Source:
--- START ---
These failures by human kings highlighted the deep desire of God’s people for a true king—one who would be self-giving and not self-serving, who would bring justice no matter what, who would not sell out to the highest bidder but have an interest in the “nobodies.’ John reminds these 1st century Christians that Jesus is the fulfillment of the Old Testament prophecy and that He is the Promised Messiah.

The second point is that this Jesus is not only Messiah, but He is the Son of God. In the ancient world there were many who claimed to be the ‘messiah’ and many who pinned their hopes on these false messiahs were sorely disappointed. The difference between Jesus and these false messiahs was as this point of being the Son of God. On 5 different occasions in this brief letter John points out that Jesus is this Son of God. It is clear that this claim in non-negotiable. The title Son of God is the Hebraic way of placing someone in the God-category which is to say that Jesus and Yahweh are the same in nature and in essence. There is not distinction between the God of the Old Testament and Jesus. Sometimes theologians and even some pastors say that they don’t believe in the deity of Jesus. John is clear that what you believe about Jesus is of eternal importance, and that if you deny Jesus’ deity then you cannot claim to be a Christian.
--- END ---
What you will do:
• a. In the passage about Jesus as Messiah, rewrite the part from "These failures by" up to and including "the Promised Messiah.", changing "highest bidder" to "richest buyer".
• b. Answer these questions using the passage about Jesus as Messiah.
(i) According to John, what prophecy is Jesus the fulfillment of?
(ii) On how many different occasions in the brief letter does John point out that Jesus is the Son of God?
(iii) What is the title Son of God the Hebraic way of doing?
The rows below have no connection to the passage about Jesus as Messiah.

Items:
--- START ---
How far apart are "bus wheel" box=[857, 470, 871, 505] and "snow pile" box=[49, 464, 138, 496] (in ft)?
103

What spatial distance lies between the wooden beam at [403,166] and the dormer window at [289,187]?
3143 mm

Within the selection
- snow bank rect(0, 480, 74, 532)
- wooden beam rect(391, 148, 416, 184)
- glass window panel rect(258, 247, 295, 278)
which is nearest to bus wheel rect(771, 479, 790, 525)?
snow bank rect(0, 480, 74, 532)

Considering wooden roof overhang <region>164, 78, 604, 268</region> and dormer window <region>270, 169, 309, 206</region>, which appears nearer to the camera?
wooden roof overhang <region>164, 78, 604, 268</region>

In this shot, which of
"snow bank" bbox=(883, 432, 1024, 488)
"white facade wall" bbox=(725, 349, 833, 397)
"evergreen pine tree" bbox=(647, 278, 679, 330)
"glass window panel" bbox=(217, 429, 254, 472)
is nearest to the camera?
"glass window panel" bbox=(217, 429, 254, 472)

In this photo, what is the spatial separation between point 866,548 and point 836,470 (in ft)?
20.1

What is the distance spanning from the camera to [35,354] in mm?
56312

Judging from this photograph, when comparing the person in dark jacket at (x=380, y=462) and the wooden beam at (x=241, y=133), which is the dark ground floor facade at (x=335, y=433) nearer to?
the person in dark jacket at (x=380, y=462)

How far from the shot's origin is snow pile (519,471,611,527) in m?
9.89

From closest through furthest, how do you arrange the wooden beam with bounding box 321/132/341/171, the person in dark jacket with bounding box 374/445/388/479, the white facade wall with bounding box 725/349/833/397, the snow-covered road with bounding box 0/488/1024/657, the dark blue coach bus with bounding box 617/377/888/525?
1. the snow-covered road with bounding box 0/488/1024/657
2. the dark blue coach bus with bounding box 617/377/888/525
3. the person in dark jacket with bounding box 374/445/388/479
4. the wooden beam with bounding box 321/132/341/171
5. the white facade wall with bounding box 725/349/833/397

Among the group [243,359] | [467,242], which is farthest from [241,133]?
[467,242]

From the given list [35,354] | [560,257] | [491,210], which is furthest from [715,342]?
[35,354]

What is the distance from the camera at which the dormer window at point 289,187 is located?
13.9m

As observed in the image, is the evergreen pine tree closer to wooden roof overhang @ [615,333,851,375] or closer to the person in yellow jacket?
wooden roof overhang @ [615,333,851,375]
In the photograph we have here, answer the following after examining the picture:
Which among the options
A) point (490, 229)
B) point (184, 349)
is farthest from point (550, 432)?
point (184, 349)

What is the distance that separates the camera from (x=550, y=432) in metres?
--- END ---
--- START ---
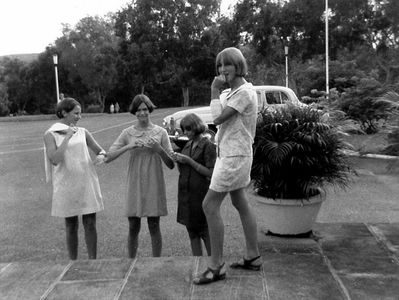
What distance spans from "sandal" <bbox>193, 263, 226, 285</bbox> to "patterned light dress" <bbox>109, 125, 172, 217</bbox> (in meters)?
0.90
--- END ---
--- START ---
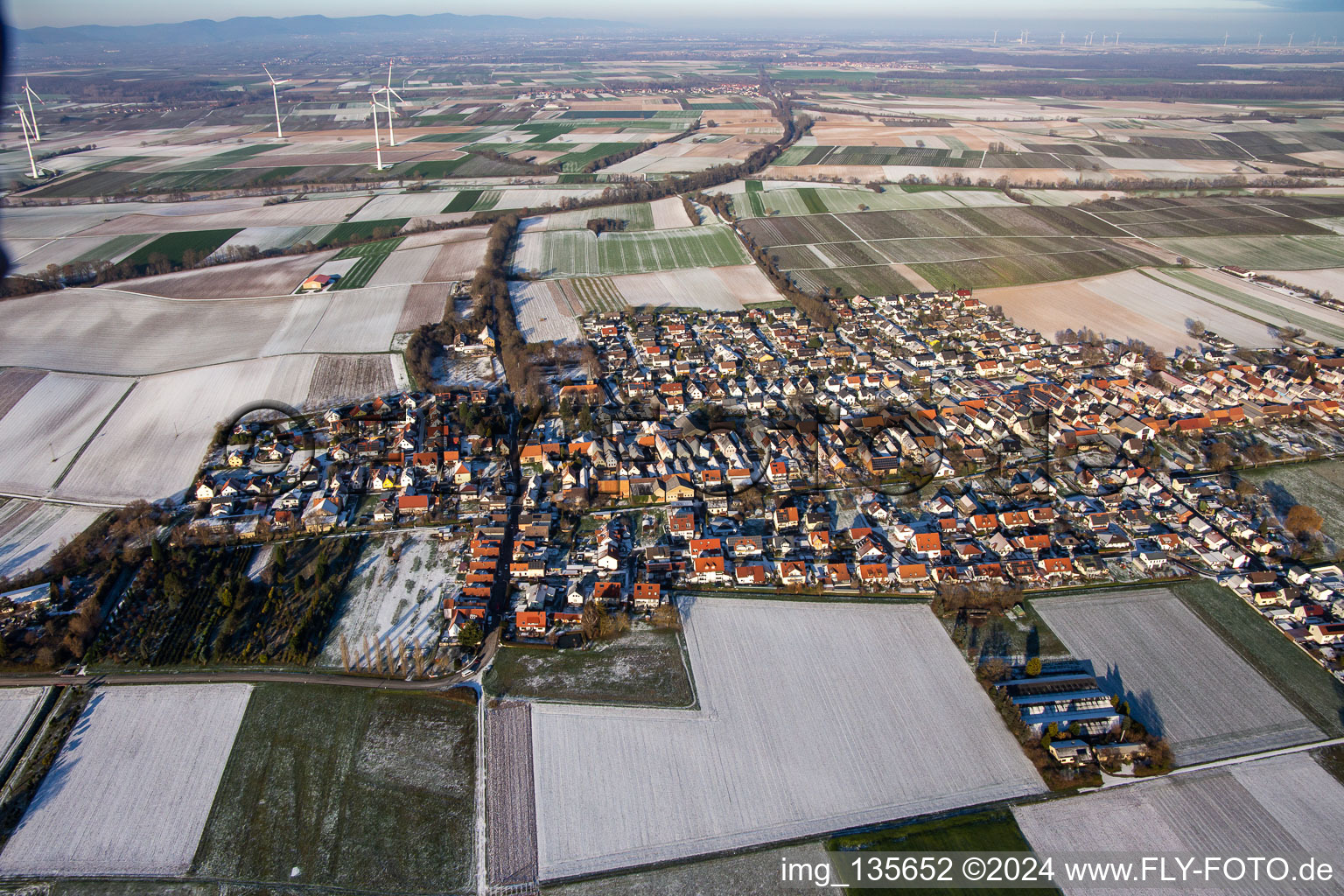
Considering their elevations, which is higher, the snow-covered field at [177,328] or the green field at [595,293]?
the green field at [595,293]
--- END ---
Expected responses:
• a.
These failures by human kings highlighted the deep desire of God’s people for a true king—one who would be self-giving and not self-serving, who would bring justice no matter what, who would not sell out to the richest buyer but have an interest in the “nobodies.’ John reminds these 1st century Christians that Jesus is the fulfillment of the Old Testament prophecy and that He is the Promised Messiah.

• b.
(i) The Old Testament prophecy.
(ii) On 5 different occasions.
(iii) Placing someone in the God-category.